In Jason Bateman’s directorial debut, Bad Words, the spelling-bee circuit is an oppressively dull stretch of hell, populated with parents who range from the overprotective to the outright conniving. So, it’s naturally curious that Guy Tilby (Bateman), a reasonably put-together, middle-aged proofreader, would choose to exploit a loophole in the bee bylaws to compete against children and subsequently face their parents’ indignation. The personal reasons for Guy’s crusade are revealed at the climax, as one might expect, but the answer isn’t nearly piercing or distinct enough to excuse how incessantly the filmmakers tease out this ultimately benign mystery.
It’s unfortunate, because there are fleeting moments in this sour comedy that work, such as when Jenny (Kathryn Hahn), an online reporter who bankrolls Guy’s entrance fees and lodgings, and occasionally sleeps with him, must fend off an F.B.I. agent’s would-be sly advances. Too often, however, the film defers to Guy’s prickly talent for the offensive comeback. Our antihero responds to the gripes of the bee’s higher-ups (Philip Baker Hall and Allison Janney) with some choice homophobic remarks, and his kinship with Chaitanya (Rohan Chand), a seemingly friendly pre-adolescent and fellow competitor, is predicated on the young boy’s ability to shrug off Guy’s racially charged insults (he calls him a “slumdog” and also tells him to shut his “curry hole”). Women and the obese get off lighter, but nevertheless feel the broadside of Guy’s wrathful, crude wit. As if it wasn’t already clear from early on, the film feels a pressing need to reiterate just how terribly unlikable and alienated Guy is, and how little he cares about society at large.

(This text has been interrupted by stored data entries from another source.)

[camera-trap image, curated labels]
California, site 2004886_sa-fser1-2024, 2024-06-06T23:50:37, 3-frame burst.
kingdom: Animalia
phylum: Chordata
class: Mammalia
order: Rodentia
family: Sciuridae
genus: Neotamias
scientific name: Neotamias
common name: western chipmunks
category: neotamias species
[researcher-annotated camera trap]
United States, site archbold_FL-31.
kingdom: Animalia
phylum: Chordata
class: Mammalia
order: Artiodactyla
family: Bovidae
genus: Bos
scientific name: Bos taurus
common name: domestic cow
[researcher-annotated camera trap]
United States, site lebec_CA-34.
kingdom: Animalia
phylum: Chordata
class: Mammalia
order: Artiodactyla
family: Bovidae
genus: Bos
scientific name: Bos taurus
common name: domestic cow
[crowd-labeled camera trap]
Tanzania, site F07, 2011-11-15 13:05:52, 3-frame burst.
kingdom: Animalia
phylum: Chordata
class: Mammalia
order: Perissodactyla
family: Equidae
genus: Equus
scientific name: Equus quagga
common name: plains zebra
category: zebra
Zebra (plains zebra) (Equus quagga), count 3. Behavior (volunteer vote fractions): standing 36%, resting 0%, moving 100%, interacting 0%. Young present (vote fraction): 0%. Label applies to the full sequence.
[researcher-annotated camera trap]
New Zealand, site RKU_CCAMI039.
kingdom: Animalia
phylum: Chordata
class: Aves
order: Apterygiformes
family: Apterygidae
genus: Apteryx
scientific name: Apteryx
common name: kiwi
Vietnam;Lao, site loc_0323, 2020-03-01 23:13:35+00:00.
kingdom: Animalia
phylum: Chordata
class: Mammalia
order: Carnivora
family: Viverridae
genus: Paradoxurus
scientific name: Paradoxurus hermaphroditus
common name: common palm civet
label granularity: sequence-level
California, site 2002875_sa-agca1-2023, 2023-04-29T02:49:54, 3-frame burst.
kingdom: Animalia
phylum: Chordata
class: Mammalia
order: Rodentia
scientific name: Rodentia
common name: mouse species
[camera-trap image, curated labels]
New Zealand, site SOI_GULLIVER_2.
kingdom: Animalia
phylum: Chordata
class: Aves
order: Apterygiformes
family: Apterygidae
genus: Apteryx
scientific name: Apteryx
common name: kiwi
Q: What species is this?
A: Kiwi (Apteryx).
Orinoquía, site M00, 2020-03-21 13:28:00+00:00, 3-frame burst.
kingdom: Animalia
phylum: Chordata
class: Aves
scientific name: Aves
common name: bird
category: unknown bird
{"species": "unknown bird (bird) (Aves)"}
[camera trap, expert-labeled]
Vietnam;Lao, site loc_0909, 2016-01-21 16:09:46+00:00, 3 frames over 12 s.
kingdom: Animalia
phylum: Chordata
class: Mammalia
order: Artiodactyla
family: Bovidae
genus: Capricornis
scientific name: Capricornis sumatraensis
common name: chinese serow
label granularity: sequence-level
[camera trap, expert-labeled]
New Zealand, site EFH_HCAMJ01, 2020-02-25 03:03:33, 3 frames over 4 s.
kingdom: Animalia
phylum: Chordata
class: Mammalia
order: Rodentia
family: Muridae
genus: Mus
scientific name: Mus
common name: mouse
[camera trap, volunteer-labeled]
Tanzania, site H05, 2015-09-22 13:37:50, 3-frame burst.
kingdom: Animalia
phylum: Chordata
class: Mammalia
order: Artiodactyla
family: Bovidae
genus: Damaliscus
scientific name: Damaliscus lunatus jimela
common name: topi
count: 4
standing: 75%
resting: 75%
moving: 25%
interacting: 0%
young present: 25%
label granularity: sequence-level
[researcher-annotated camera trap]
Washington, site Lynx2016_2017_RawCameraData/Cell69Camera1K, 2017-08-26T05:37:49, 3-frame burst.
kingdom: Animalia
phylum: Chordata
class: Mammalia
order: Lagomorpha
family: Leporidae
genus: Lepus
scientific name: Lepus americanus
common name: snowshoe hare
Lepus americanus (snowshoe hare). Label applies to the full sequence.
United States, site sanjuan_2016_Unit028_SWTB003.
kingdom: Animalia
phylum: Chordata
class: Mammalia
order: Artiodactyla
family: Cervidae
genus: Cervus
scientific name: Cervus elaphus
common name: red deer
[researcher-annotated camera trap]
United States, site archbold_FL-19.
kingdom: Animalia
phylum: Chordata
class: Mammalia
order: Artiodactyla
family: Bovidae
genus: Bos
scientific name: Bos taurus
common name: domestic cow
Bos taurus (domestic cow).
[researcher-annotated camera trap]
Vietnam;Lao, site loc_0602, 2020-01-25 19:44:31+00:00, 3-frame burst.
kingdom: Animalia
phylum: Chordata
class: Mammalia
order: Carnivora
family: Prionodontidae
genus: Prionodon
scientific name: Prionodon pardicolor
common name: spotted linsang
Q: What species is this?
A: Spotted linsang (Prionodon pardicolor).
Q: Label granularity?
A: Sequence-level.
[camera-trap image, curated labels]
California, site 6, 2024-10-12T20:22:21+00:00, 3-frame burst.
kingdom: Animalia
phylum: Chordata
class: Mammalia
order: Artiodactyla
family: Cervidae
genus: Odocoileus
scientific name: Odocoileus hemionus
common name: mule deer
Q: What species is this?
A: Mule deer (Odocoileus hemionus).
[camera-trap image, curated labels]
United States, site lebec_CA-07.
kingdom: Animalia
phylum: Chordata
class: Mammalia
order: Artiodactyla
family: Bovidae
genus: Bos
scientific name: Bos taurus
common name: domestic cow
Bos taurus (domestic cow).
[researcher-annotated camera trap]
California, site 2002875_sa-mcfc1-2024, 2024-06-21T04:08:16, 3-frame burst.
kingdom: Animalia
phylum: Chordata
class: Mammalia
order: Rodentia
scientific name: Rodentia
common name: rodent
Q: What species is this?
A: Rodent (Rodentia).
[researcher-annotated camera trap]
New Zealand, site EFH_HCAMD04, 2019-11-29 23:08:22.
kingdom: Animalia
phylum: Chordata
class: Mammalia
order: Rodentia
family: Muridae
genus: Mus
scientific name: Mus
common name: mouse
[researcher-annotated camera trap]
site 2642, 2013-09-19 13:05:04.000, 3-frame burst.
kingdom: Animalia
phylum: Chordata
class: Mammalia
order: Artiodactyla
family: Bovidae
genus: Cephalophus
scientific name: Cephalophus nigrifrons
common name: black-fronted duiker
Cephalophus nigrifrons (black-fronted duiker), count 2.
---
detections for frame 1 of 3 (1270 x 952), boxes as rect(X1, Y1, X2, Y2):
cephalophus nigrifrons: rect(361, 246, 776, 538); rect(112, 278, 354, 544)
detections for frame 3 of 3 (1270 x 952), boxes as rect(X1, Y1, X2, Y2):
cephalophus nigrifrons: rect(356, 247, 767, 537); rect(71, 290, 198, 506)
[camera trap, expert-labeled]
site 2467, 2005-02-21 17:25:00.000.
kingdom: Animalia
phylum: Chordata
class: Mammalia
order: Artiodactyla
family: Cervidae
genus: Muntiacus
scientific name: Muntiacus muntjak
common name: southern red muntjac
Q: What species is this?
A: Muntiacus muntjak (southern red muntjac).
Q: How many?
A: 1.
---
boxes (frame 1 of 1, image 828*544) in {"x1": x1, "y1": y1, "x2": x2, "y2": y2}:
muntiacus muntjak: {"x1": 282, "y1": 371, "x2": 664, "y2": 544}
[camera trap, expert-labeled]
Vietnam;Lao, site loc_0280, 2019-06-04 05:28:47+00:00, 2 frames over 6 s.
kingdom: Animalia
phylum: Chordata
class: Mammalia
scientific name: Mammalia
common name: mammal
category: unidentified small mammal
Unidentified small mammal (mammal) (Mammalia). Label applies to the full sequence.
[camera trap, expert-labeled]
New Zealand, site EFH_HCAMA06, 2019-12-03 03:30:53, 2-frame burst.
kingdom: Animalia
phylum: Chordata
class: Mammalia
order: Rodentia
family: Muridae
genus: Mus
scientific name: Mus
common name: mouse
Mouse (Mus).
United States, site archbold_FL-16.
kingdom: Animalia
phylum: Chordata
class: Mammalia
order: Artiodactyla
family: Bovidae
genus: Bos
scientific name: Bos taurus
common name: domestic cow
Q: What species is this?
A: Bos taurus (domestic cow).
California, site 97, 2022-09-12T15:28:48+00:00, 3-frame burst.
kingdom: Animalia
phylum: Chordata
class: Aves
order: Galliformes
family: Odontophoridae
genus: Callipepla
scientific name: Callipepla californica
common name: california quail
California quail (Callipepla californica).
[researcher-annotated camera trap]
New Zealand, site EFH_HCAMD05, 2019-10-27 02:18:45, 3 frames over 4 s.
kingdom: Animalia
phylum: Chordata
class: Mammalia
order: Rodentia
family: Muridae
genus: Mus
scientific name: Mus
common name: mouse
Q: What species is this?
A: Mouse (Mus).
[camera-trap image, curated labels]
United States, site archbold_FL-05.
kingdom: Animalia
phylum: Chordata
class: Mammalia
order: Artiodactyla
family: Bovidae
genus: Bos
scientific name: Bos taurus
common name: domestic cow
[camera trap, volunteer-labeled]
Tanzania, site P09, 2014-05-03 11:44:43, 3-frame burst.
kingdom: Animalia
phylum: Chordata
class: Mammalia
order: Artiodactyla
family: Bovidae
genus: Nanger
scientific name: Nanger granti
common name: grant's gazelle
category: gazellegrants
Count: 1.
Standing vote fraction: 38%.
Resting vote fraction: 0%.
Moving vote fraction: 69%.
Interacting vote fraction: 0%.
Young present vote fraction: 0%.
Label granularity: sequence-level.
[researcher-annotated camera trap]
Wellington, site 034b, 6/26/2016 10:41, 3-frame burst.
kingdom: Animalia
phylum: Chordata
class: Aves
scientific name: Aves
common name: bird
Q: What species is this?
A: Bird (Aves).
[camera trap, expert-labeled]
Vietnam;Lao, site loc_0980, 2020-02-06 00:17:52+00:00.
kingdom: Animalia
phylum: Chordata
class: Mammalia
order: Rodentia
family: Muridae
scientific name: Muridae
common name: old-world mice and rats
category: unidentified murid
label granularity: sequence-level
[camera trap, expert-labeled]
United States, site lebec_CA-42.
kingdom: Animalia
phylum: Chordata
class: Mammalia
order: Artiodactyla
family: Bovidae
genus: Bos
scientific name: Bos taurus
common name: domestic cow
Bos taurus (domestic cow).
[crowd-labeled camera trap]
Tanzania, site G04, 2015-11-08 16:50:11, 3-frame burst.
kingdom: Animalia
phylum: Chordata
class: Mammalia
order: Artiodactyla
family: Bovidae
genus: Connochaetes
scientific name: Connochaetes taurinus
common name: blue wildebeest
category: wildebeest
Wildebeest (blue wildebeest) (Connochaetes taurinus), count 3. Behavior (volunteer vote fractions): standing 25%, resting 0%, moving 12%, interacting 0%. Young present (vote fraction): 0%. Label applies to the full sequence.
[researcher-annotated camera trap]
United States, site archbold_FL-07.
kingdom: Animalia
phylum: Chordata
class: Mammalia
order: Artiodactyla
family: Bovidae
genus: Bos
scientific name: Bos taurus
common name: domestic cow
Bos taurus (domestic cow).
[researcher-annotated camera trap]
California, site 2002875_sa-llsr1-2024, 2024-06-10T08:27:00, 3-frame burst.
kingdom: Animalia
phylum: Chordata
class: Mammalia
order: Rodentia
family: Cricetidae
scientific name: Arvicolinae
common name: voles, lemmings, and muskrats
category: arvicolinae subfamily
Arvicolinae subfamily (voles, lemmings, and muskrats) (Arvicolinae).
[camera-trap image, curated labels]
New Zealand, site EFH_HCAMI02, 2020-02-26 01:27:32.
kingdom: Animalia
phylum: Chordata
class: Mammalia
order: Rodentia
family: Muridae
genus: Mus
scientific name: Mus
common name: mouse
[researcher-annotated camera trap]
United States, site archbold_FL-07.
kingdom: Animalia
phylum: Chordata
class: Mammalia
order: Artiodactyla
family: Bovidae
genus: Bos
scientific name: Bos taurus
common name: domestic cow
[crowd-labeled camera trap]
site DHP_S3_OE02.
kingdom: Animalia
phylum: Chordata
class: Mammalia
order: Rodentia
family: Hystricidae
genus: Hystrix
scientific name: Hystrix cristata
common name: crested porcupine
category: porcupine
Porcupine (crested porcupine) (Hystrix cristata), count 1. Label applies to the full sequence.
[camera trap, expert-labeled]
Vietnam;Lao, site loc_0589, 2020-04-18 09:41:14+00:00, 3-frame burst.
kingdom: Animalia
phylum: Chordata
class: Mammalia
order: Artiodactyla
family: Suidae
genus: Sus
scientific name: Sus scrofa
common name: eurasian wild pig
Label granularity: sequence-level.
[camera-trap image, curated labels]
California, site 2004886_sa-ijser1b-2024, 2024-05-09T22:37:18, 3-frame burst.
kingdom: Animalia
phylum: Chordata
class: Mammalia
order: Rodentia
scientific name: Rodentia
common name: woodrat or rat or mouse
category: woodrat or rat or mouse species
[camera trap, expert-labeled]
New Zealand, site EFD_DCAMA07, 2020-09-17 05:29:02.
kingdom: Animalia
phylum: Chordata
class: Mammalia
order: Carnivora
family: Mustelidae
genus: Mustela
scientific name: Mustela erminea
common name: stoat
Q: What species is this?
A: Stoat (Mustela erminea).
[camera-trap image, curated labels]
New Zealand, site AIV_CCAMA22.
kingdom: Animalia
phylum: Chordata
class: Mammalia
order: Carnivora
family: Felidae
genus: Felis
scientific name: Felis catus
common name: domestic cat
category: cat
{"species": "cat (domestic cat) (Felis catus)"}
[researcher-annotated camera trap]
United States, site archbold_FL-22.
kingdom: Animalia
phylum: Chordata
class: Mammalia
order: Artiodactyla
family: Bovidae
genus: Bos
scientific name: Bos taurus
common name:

Indeed, when Guy’s reasons for competing become clear, the filmmakers treat the entire revelation of his singular vulnerability with calculated indifference, as if they were over the story’s crux long before we were let in on it. As such, Bad Words comes off as aimless and more than a little smug, even if the strength of the cast lends buoyancy to the production. Guy remains a self-absorbed asshole from beginning to end, but we never get a true idea about how the pain he’s endured has shaped him. The meager comeuppance and hasty notes of sweetness that end the film feel pre-approved rather than organically realized, and they certainly don’t balance out the heedless, giddy crassness that the filmmakers ladle on for the majority of the film’s runtime. In fact, the only element of Bad Words that lingers is the nasty language, which, per the title, may very well have been its whole damn point.